The Magic of Christmas. Trisha AshleyЧитать онлайн книгу.
‘I’ll put you down to bake the first batch then,’ Marian said, scribbling that down, then she handed out the CPC meetings rota. We’re supposed to take it in turns to host it in our homes but I don’t know why she bothers, because after the first one it always goes completely haywire for one reason or another.
The important business of the meeting concluded, I got out some coffee granita I’d made. It never tastes quite as perfect as I hope it will, but they were all very kind about it. Then the conversation turned to frozen desserts in general and we discussed the possibility of concocting a brandy butter ice cream to go with Christmas pudding. I think Faye started that one: she makes a lot of ice cream for her farm shop.
Writing the CPC meeting up later for the Chronicles, I added a note to include the recipe for the brandy butter ice cream to that chapter if one of us came up with something good, and then laid my pen down on the kitchen table with a sigh, thinking that it was just as well I had the Christmas Pudding Circle to write about.
Although my readers loved the mix of domestic disaster, horticultural endeavour and recipes in my Perseverance Chronicle books, I could hardly include bulletins on the way the last, frayed knots of my failed marriage were so speedily unravelling, which was the subject most on my mind of late. I had become not so much a wife, as landlady to a surly, sarcastic and antisocial lodger.
The first Perseverance Chronicle was written in a desperate bid to make some money soon after we were married, influenced by all the old cosy, self-sufficiency-in-a-Cornish-cottage books that I had loved before the reality set in. Mine were a little darker, including such unromantic elements as the joys of outside toilets when heavily pregnant in winter and having an Inconstant Gardener for a husband.
It was accepted by a publisher and when we moved back to Lancashire I simply renamed the new cottage after the old and carried on – and so, luckily, did those readers who had bought the first book.
My self-imposed quota of four daily handwritten pages completed (which Jasper would type up later on the laptop computer Unks bought him, for extra pocket money), I closed the fat A4 writing pad and turned to my postcard album, as to an old friend. This was an impressively weighty tome containing all the cards sent to me over the years by Nick stuck in picture-side down, since interesting recipes were scribbled onto every bit of space on the back in tiny, spiky handwriting.
He still sent them, though I hadn’t seen very much of him in person, other than the occasional Sunday lunch up at Pharamond Hall, since the time Jasper was ill in hospital.
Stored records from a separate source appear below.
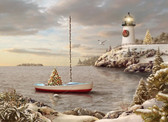 Decorated Harbor with Lighthouse and Sailboat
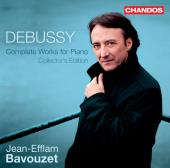 Album artwork for Debussy: Complete Piano Music / Bavouzet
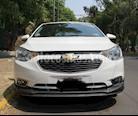 Foto venta Auto usado Chevrolet Aveo LTZ Bolsas de Aire y ABS Aut (Nuevo) (2018) color Blanco precio $185,000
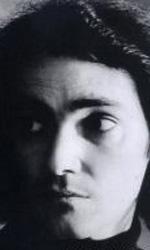 Marcello Grottesi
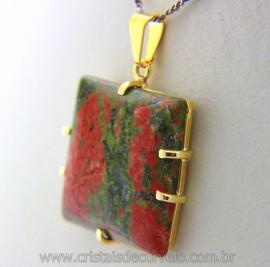 Pingente Unakita Quadrado Liso Pedra Natural Montagem Garra Dourado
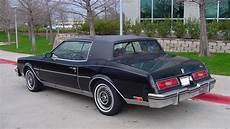 how to fix cars 1979 buick riviera seat position control 1979 1985 buick rivera more style plus more luxury equals less performance autopolis
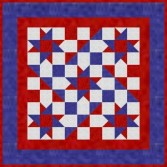 Patriotic Star Wallhanging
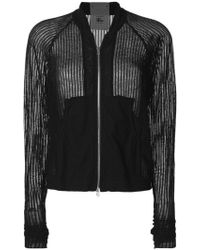 Lost and Found Rooms - Knitted Bomber Jacket - Lyst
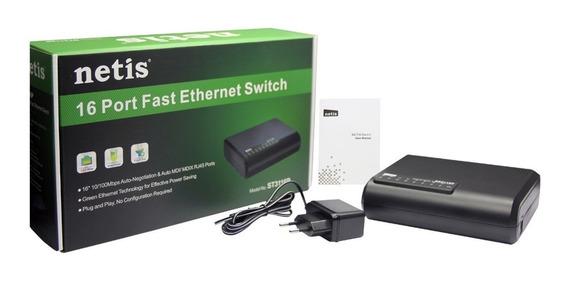 Switch 16 Puertos Bocas Red Lan Netis 10/100 Mbps Tp-link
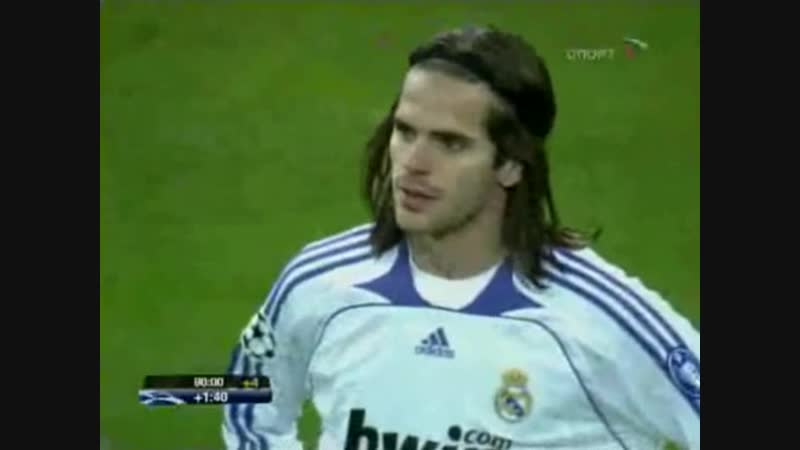 198 CL-2007/2008 Real Madrid - AS Roma 1:2 (05.03.2008) HL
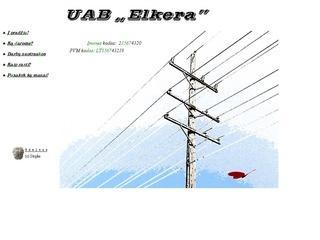 Elkera, UAB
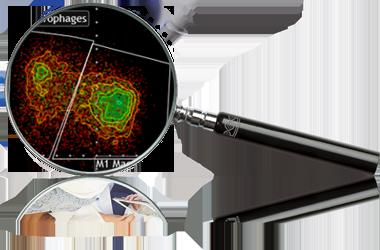 flow-cytometry-platform-magnifyglass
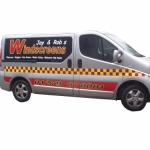 Jay & Rob's Windscreens Ltd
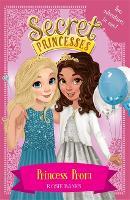 Secret Princesses: Princess Prom: Two adventures in one! - Secret Princesses (Paperback)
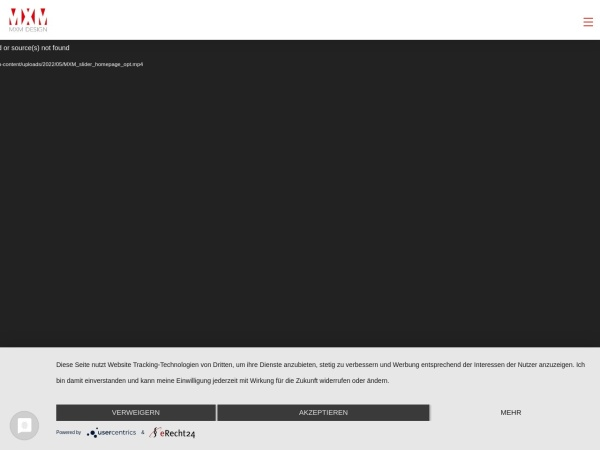 Screenshot of www.mxmdesign.de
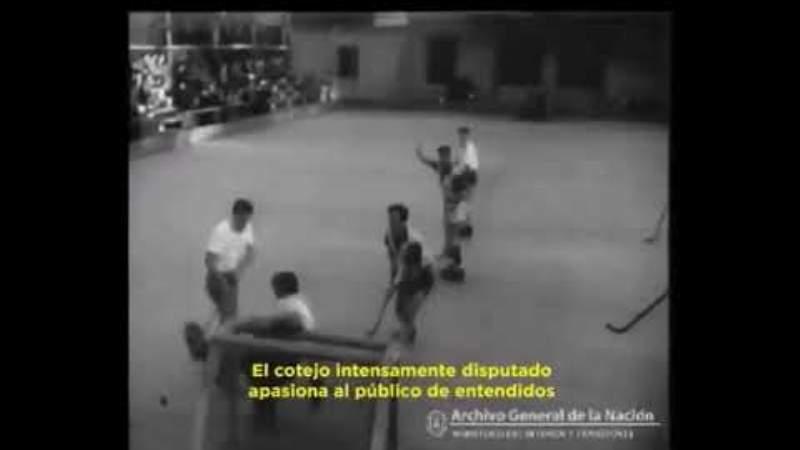 Así era el hockey sobre patines de los años '50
And actually I was profoundly grateful about that, what with having poured my heart out to him in that embarrassing way, not to mention Tom suddenly getting the wrong idea when he arrived and found Nick comforting me …
And speak of the devil, just as I found the card I wanted, a dark shape suddenly blocked the open doorway to the yard and Tom’s voice said, ‘Reading your love letters?’
He was quite mad – that or the demon weed and too much alcohol had pickled his brain over the years! The album was always on the kitchen bookshelf for anyone to read, so he knew there was nothing personal about the cards – unless he thought that addressing them to ‘The Queen of Puddings’ was lover-like, rather than a sarcastic reference to one of my major preoccupations.
Mind you, Tom was not much of a reader, though luckily that meant he had never, to my knowledge, even opened one of my Perseverance Chronicles.
‘No, Tom, I’m looking for a particular marzipan petit four recipe for the Christmas Pudding Circle to try,’ I said patiently. ‘The only love letters I’ve got are a couple of short notes from you, and they’re so old the ink’s faded.’
‘So you say, but I don’t find you poring over them all the time, like you do over Nick’s precious postcards,’ he said, going to wash his hands at the kitchen sink.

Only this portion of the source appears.